--- start Supplied passage ---

Re: PR Review Request

2022-06-21 Thread Jacques Nadeau
Martijn, thanks for sharing that thread in the Flink community.

I'm someone who has forked Calcite twice: once in Apache Drill and again in
Dremio. In both cases, it was all about trading short term benefits against
long term costs. In both cases, I think the net amount of work was probably
5x as much as what it would have been if we had just done a better job
engaging the community. If I were to state the curve of behavior over six
years, I'd guess that in both cases the numbers of effort looked like this:

estimated effort doing high intensity integration with calcite (years 1-6)
fork: 1, 5, 10, 50, 100, 200, total = 366
non-fork: 10, 10, 10, 10, 10, total = 50

So yes, the first couple years you're ahead. But you pay a massive
technical debt premium long term. Early in a project (Drill) or company's
life (Dremio), it can make sense to sacrifice long term for short term but
it's important people do it with their eyes open.

The reason that this pain is so high is that as your codebases diverge, you
start having to do everything the Calcite community does by yourself.
Backports become harder and things that you need (e.g. new sql syntax, etc)
have to be reimplemented (even if someone else already implemented them in
some post-fork Calcite version. Ultimately, at some point you realize that
your path is untenable and you unfork. This becomes the biggest expense of
them all and I believe both of those teams are still trying to un-fork. The
additional thing that becomes an even bigger problem is your absence from
the Calcite community means that people may take the project or APIs in
ways that are in direct conflict to how you use the library. Since you're
not active in the project, you fail to provide a counterpoint and then
you're basically just in a miserable place. The Hive project did this best
by ensuring that releases of Calcite were also run pre-release against Hive
to make sure no major regressions occurred. By being in the community and
active, this is the best state from my pov. (It makes your project better
and Calcite better.)

Two last notes:
- I'm not sure the rocks fork is comparable to forking Calcite. The api
surface area and community models are very different.
- This is all based on a high intensity integration (using rules + planner
or sql + rules + planner). Calcite is frustratingly monolithic and if
someone was only going to use a small component, my opinion would likely be
very different.

I'd send this to the Flink list but I'm not subscribed. It'd be great if
you shared it with the people over there if you think they'd find it useful.



On Tue, Jun 21, 2022 at 12:31 AM Martijn Visser 
wrote:

> Thanks Julian and Austin!

--- end Supplied passage ---

→ **Exercise 1**
Below are the entries. Report how many of their lines contain the string "curb", counting only matches in the same case.

--- start Data shown ---

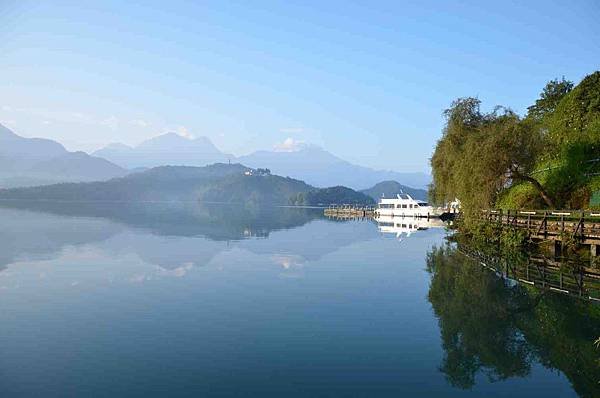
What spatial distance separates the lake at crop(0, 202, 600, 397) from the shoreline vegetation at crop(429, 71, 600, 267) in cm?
1187

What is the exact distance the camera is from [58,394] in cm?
1085

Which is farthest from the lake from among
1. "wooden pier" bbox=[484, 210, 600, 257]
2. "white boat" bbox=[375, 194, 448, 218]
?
"white boat" bbox=[375, 194, 448, 218]

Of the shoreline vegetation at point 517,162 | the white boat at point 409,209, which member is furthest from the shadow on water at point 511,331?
the white boat at point 409,209

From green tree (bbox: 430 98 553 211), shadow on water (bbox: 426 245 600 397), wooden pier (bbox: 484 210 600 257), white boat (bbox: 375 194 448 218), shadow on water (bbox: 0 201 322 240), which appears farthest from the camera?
white boat (bbox: 375 194 448 218)

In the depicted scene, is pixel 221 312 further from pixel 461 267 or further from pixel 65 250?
pixel 65 250

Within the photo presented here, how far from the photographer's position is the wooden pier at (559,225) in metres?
30.5

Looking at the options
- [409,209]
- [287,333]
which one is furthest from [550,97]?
[287,333]

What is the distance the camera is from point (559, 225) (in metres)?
33.7

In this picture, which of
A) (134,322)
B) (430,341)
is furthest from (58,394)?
(430,341)

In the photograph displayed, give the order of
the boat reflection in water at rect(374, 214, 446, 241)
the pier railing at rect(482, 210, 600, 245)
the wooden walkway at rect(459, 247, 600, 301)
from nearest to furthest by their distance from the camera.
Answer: the wooden walkway at rect(459, 247, 600, 301)
the pier railing at rect(482, 210, 600, 245)
the boat reflection in water at rect(374, 214, 446, 241)

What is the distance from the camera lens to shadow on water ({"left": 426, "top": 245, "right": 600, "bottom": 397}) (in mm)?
12795

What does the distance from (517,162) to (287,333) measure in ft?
100

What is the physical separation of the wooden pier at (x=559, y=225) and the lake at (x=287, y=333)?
27.8 ft

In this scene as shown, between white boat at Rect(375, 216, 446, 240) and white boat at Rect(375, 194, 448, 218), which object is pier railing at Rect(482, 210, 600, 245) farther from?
white boat at Rect(375, 194, 448, 218)
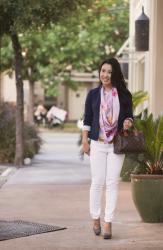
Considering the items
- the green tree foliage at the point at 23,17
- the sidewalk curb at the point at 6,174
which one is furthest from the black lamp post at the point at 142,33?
the sidewalk curb at the point at 6,174

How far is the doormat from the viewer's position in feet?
26.7

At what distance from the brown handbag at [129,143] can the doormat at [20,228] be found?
4.53 feet

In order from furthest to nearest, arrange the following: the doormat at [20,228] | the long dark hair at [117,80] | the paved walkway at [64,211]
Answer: the doormat at [20,228] < the long dark hair at [117,80] < the paved walkway at [64,211]

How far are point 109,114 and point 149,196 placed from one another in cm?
143

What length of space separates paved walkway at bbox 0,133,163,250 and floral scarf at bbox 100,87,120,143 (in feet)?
3.76

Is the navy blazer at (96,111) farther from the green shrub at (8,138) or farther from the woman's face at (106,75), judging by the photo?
the green shrub at (8,138)

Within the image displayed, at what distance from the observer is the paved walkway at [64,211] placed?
768cm

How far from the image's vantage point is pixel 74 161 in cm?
1931

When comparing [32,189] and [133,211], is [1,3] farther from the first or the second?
[133,211]

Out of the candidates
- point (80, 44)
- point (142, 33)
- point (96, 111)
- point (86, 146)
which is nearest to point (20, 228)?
point (86, 146)

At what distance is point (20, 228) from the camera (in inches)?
337

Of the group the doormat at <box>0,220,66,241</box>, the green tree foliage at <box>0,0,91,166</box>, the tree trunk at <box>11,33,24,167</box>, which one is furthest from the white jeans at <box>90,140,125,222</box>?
the tree trunk at <box>11,33,24,167</box>

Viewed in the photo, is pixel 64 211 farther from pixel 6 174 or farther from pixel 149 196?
pixel 6 174

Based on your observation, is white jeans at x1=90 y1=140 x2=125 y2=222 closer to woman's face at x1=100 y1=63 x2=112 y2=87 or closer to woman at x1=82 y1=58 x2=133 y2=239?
woman at x1=82 y1=58 x2=133 y2=239
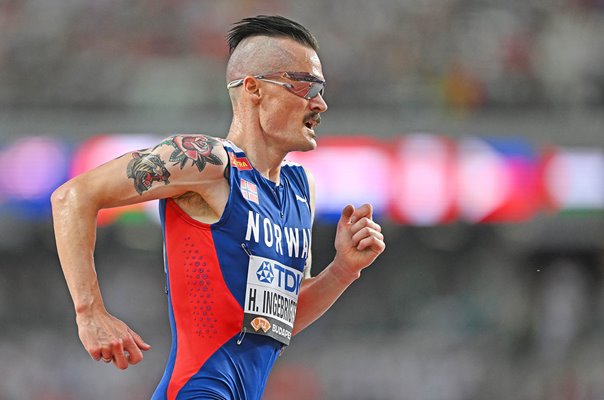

--- end Data shown ---

→ **Exercise 2**
Summarize the reply about forking Calcite in two sentences.

→ **Expected answer 1**
2

→ **Expected answer 2**
Having forked Calcite twice, in Apache Drill and in Dremio, the writer estimates that each fork took roughly five times the work that engaging the community would have, because diverging codebases force a team to redo everything the Calcite community does and eventually to undertake a costly un-fork. The writer considers staying active in the community the best state, as the Hive project did by running Calcite releases against Hive before release, and notes that this view rests on high intensity integration rather than use of a small component.